Model Caption Summary Grounding Tappability Baseline Widget Caption 97 – – – Screen2Words – 61.3 – – VUT 99.3 65.6 82.1 – Taper – – – 85.5 Tappability – – – 87.9 Spotlight B/16 136.6 103.5 95.7 86.9

We then pursue a more difficult setting where the model learns multiple tasks simultaneously, since multitasking models can greatly reduce the footprint of the model. Experiments showed that the model still performed competitively, as shown in the table below.

Model Caption Summary Grounding Tapability VUT Multitasking 99.3 65.1 80.8 – Spotlight B/16 140 102.7 90.8 89.4 Spotlight L/16 141.3 99.2 94.2 89.5

The Region Summarizer allows us to understand how Spotlight focuses on target and related regions on the screen by adding weights of attention (where the model’s attention is on the screenshot) for both widget captions and screen summarization tasks. ) are analyzed. In the image below, for the widget’s caption task, the model predicts the left checkbox “select Chelsea team” and highlights it with a red bounding box. From the attention heatmap on the right (showing the distribution of attention weights), we can see that the model learned to generate attention not only for the checkbox target area, but also for the text “Chelsea” on the far left. . Caption. In the screen summary example, the model predicts “a page that displays a learning app tutorial” from the screenshot on the left. In this example, the target area is the entire screen, and the model focuses on the important parts Learn to point the . Summary screen.
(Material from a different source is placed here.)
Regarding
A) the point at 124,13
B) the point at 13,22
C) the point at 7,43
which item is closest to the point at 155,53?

For the Widget Caption task, the Attention Heatmap shows the checkbox, i.e. the model corresponding to the target object, and the text label to the left of it when generating captions for the object. The red bounding box in the illustration is for illustration purposes only. For the screen summarization task, where the target region encompasses the entire screen, the attention heatmap shows models paying attention to different locations on the screen that contribute to the generation of the summary.Conclusion

We demonstrate that Spotlight outperforms previous methods that use both screenshots and view hierarchies as inputs, establishing state-of-the-art results on several representative UI tasks. These tasks range from accessibility and automation to interaction design and evaluation. A vision-only approach to understanding mobile UIs alleviates the need to use view hierarchies, allows the architecture to be easily scaled, and supports large vision-language models pre-trained for common domains. Benefit from success. Compared to recent large vision language model efforts such as Flamingo and PaLI, Spotlight is relatively small, and our experiments show that larger models tend to perform better. Spotlight can be easily applied to more UI tasks and has the potential to advance the frontiers of many interaction and user experience tasks.

understand

Mandar Joshi and Tao Li helped with processing the web pre-training dataset, and Chin-Yi Cheng and Forrest Huang provided feedback for proofreading the paper. Thanks to Tom Small for his help in creating the animation of his figure in this post.